▶ _Task instructions_:
[1] Can you transcribe the stretch of the securities filing guidance from "Any other financial" through "with this Instrument."?
[2] How would the securities filing guidance go on if you finished out the next part, picking up after its last sentence?

▶ _Document excerpt_:
·····

Any other financial statement filed by a reporting issuer with a provincial or territorial securities regulatory authority must also be prepared in accordance with this Instrument.

1.2 Multijurisdictional Disclosure System - National Instrument 71-101 The Multijurisdictional Disclosure System (NI 71-101) permits certain U.S. incorporated issuers to satisfy Canadian disclosure filing obligations, including financial statements, by using disclosure documents prepared in accordance with U.S. federal securities laws. The Instrument does not replace or alter NI 71-101. There are instances in which NI 71-101 and the Instrument offer similar relief to a reporting issuer. There are other instances in which the relief differs. If both NI 71-101 and the Instrument are available to a reporting issuer, the issuer should consider both instruments. It may choose to rely on the less onerous instrument in a given situation.

1.3 Calculation of Voting Securities Owned by Residents of Canada - The definition of “foreign issuer” is based upon the definition of foreign private issuer in Rule 405 of the 1933 Act and Rule 3b-4 of the 1934 Act. For the purposes of the definition of “foreign issuer”, in determining the outstanding voting securities that are directly or indirectly owned by residents of Canada, an issuer should

(a) use reasonable efforts to identify securities held by a broker, dealer, bank, trust company or nominee or any of them for the accounts of customers resident in Canada,

(b) count securities beneficially owned by residents of Canada as reported on reports of beneficial ownership, including insider reports and early warning reports, and

(c) assume that a customer is a resident of the jurisdiction or foreign jurisdiction in which the nominee has its principal place of business if, after reasonable inquiry, information regarding the jurisdiction or foreign jurisdiction of residence of the customer is unavailable.

This method of calculation differs from that of NI 71-101 which only requires a calculation based on the address of record. Some SEC foreign issuers may therefore qualify for exemptive relief under NI 71-101 but not under this Instrument.

1.4 Exemptions Evidenced by the Issuance of a Receipt - Section 9.2 of the Instrument states that an exemption from any of the requirements of the Instrument pertaining to financial statements or auditor’s reports included in a prospectus may be evidenced by the issuance of a receipt for that prospectus. Issuers should not assume that the relief evidenced by the receipt will also apply to financial statements or auditors’ reports filed in satisfaction of continuous disclosure obligations or included in any other filing.

1.5 Filed or Delivered - Financial statements that are filed in a jurisdiction will be made available for public inspection in that jurisdiction, subject to the provisions of securities legislation in the local jurisdiction regarding confidentiality of filed material. Material that is delivered to a regulator, but not filed, is not required under securities legislation to be made available for public inspection. However, the regulator may choose to make such material available for inspection by the public.

·····

[Collected data]
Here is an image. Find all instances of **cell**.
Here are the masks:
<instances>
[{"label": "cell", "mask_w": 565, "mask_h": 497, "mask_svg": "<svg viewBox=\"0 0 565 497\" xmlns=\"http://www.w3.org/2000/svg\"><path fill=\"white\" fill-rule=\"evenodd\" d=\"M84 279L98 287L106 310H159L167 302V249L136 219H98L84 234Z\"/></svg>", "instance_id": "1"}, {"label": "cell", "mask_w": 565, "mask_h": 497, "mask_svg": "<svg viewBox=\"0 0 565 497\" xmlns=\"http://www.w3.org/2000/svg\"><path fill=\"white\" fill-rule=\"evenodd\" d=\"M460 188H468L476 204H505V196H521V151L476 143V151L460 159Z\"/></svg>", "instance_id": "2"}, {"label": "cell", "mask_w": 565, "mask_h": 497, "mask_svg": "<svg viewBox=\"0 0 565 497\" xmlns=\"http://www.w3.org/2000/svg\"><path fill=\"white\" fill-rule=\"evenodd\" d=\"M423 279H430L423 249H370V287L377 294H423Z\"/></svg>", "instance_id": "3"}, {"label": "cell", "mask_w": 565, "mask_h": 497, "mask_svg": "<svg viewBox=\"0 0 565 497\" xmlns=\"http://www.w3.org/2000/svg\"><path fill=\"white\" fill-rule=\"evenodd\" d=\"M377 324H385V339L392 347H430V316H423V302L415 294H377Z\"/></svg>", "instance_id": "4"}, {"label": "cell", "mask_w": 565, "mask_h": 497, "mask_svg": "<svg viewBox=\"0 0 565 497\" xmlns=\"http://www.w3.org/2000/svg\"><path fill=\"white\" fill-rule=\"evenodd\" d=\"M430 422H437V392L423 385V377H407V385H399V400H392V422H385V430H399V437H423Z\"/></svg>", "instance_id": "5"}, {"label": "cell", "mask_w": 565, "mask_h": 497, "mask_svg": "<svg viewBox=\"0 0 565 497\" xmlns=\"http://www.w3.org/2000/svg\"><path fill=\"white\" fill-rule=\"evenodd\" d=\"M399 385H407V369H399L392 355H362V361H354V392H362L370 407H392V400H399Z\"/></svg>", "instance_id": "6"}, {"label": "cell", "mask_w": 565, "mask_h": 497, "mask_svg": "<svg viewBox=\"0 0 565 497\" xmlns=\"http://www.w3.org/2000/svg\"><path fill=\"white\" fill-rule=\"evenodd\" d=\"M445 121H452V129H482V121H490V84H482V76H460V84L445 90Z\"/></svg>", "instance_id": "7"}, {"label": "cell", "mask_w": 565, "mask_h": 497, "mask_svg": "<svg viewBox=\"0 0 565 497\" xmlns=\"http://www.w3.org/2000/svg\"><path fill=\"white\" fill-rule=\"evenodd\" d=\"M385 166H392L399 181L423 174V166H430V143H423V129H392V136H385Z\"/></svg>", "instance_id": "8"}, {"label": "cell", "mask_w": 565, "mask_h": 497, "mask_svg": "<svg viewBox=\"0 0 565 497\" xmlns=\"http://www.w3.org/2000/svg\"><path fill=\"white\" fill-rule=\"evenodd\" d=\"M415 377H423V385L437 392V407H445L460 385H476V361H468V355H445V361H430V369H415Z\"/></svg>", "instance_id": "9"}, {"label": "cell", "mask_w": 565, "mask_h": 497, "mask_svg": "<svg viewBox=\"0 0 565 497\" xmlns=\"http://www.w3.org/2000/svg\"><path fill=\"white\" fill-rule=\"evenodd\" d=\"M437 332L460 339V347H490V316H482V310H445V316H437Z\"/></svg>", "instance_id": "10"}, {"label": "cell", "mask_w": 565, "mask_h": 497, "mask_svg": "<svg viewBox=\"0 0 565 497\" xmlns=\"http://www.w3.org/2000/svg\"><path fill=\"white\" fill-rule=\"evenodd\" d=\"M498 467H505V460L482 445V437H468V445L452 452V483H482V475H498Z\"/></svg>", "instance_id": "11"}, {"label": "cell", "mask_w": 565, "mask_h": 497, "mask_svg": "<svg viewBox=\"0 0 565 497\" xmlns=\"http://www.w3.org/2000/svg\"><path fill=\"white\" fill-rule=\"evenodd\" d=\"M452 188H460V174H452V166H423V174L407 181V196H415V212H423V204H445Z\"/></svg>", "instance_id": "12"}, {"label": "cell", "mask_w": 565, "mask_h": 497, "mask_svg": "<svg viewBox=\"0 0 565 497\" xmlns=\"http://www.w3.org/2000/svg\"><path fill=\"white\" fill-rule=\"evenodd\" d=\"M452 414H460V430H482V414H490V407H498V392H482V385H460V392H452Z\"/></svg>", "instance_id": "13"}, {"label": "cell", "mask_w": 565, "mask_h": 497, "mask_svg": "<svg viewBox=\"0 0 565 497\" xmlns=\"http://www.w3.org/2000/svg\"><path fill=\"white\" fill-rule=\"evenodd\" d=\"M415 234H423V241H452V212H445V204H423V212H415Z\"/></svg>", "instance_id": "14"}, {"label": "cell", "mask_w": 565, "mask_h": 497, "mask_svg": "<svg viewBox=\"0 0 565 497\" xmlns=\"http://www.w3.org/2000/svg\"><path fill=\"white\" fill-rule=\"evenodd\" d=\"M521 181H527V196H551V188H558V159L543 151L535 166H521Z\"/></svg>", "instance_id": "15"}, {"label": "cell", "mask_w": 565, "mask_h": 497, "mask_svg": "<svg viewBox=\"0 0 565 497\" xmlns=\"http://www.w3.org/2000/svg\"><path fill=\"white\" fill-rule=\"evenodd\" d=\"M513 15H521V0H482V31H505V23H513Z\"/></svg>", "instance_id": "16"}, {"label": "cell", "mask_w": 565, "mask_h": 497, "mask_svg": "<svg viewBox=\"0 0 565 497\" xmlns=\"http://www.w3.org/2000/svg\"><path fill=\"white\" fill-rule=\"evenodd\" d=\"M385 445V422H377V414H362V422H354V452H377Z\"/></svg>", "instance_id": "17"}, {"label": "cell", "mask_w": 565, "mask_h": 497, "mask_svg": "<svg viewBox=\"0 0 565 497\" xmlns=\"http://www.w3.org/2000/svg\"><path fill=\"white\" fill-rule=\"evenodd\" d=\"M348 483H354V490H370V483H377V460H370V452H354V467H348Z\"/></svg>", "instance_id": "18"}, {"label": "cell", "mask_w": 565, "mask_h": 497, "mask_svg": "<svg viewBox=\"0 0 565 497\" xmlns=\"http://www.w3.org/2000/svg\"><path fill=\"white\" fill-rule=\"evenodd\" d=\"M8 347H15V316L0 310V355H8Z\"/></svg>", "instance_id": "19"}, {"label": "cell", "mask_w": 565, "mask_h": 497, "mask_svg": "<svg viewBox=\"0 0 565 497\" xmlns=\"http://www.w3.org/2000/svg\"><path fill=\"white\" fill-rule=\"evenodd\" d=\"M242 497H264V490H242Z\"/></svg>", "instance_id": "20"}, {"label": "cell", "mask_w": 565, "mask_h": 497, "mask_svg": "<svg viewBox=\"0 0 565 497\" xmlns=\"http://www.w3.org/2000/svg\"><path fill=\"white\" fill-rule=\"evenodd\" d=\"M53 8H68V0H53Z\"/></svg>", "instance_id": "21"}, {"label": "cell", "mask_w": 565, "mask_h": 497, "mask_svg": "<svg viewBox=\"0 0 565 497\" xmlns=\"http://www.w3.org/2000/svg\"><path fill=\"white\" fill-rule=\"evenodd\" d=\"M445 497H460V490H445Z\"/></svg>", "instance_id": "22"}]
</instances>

·····

▶ _Expected outputs_:
[1]
Any other financial statement filed by a reporting issuer with a provincial or territorial securities regulatory authority must also be prepared in accordance with this Instrument.

[2]
1.6 Other Legal Requirements - Issuers and auditors should refer to National Instrument 52-108 Auditor Oversight for requirements relating to auditor oversight by the Canadian Public Accountability Board.In addition, issuers and registrants are reminded that they and their auditors may be subject to requirements under the laws and professional standards of a jurisdiction that address matters similar to those addressed by the Instrument, and which may impose additional or more onerous requirements. For example, applicable corporate law may prescribe the GAAP or GAAS required for financial statements. Similarly, applicable federal, provincial or state law may impose licensing requirements on an auditor practising public accounting in certain jurisdictions.

Part Two Acceptable Accounting Principles

2.1 Acceptable Accounting Principles for Foreign Issuers - Appendix A contains a chart outlining the accounting principles permitted for annual and interim financial statements of foreign issuers.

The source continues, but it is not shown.